Steinberg’s acquisitive lifestyle in the 1980s would set New York a-chatter, and his appetitive investing behavior and outsider’s audacity would help shape the course of American business.
A 1986 humor book titled “How to Be a Mogul” identified Steinberg as an example of a breed known as “The Great White Mogul, A.K.A.: Jaws (Nicknames: the Liquidator, the Prowler, the Raider).” The book described the Great White as: “Small for his size, but no anchovy, this wily fish preys on larger members of its own species, devouring Mogul empires, firing management, and dissolving company assets into hard currency.”
It continued: “Between meals, Jaws’ cheeks appear deceptively flaccid, but while engaged in a ‘hostile takeover’ his powerful mandibles fill with tough, folksy wit, swelling at times to such a great size he must conceal them behind banks of telephones and dummy corporations to prevent enemies from spotting him and devouring him first or to keep fans from mobbing him.”
Perhaps most interesting about Great Whites was that “as a rule” they “did not set out to be sharks, just went with the flow.” That wasn’t Steinberg: He really did want to be a shark in the world of finance.
Steinberg was born in Brooklyn and grew up on Long Island. He went to the University of Pennsylvania’s Wharton School, and he graduated in 1959 with a bachelor’s degree in economics and a big idea. Sensing the importance of the coming information era, he noticed that computers were still too expensive for companies to buy; that’s why International Business Machines Corp. (IBM) rented and serviced them through expensive four-year leases.
In 1961, at age 22, he borrowed $25,000 from his uncle and his father, who ran a rubber-products manufacturer. They created the Ideal Leasing Co., which would later become Leasco Data Processing Equipment Co. (his father and uncle were partners).
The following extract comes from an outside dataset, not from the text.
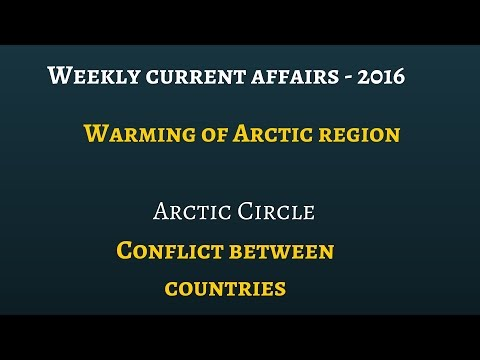 Weekly current affairs analysis 2016: Arctic warming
According to the Philadelphia Inquirer magazine, Steinberg purchased IBM’s “used computers after the leases expired, re-leasing them to smaller companies at more affordable rates, and extending IBM’s four-year equipment depreciation charge to an additional eight years, long enough to claim generous federal tax benefits.”
Steinberg hadn’t even turned 30 when, in 1968, Leasco acquired -- despite intense opposition from its officers and directors -- a staid $700 million fire-and-casualty underwriter called Reliance Insurance Co. (code name: “Raquel”). The company would later make Steinberg a vast fortune.
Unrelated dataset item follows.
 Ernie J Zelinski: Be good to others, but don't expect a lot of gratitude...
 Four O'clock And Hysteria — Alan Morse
The tumultuous Leasco-Reliance merger attracted the attention of two congressional subcommittees, focusing on antitrust issues. Steinberg now had a larger audience, and the business press began to pay a lot more attention to this brash invader. In 1967, Merrill Lynch included Leasco as one of 50 major tech stocks, along with IBM and General Electric Co. (GE)
In 1969, Steinberg almost became a household name when he scandalized the establishment by making a bid to acquire Chemical Bank of New York, the old-line predecessor of JPMorgan Chase & Co. (JPM) and the nation’s sixth-largest bank. In 1984, he bought shares in Walt Disney Co. in a hostile- takeover bid. Although Disney management retained control of the company, Steinberg succeeded in forcing the giant to buy back his shares at a premium in exchange for walking away -- a practice that became known as greenmailing, which he learned to perfect. He also greenmailed Lomas & Nettleton Financial Corp., Quaker State Oil Refining and Chris-Craft Industries.
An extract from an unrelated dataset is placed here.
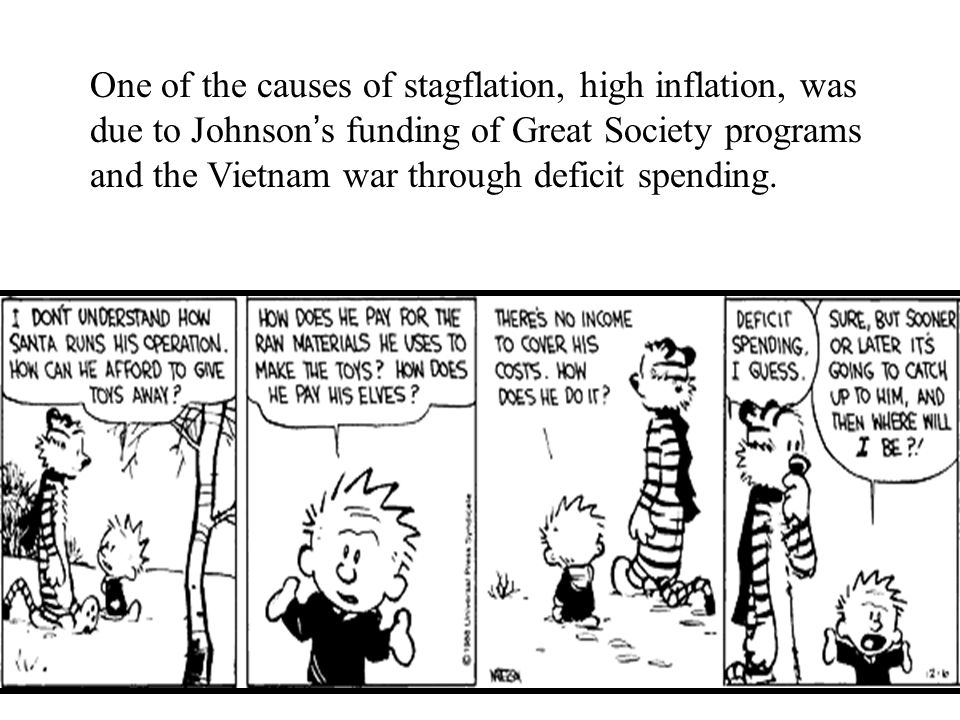 One of the causes of stagflation, high inflation, was due to Johnson's funding of Great Society programs and the Vietnam war through deficit spending.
According to Forbes magazine, Steinberg’s personal wealth at one point exceeded $600 million. But he fell short of his outsized ambitions. In his early days, he told the financial writer Dan Dorfman, “You watch: like the Rockefellers, I’ll own the world. I could even be the first Jewish president.”
In the 1990s, however, things took a turn for the worse. Steinberg suffered a stroke. Reliance soon foundered. Steinberg was forced to sell assets, including an enormous Park Avenue apartment, a collection of Old Masters and, famously, a $2 million commode. As his finances and personal life spiraled into Shakespearean decline -- his own mother even filed a lawsuit against him (later settled) -- he came to embody a less savory corporate archetype that would became all too familiar in the years to come.
Jaws, in the end, succumbed to his own appetites.
(Elizabeth Manus is a writer living in New York. The opinions expressed are her own.)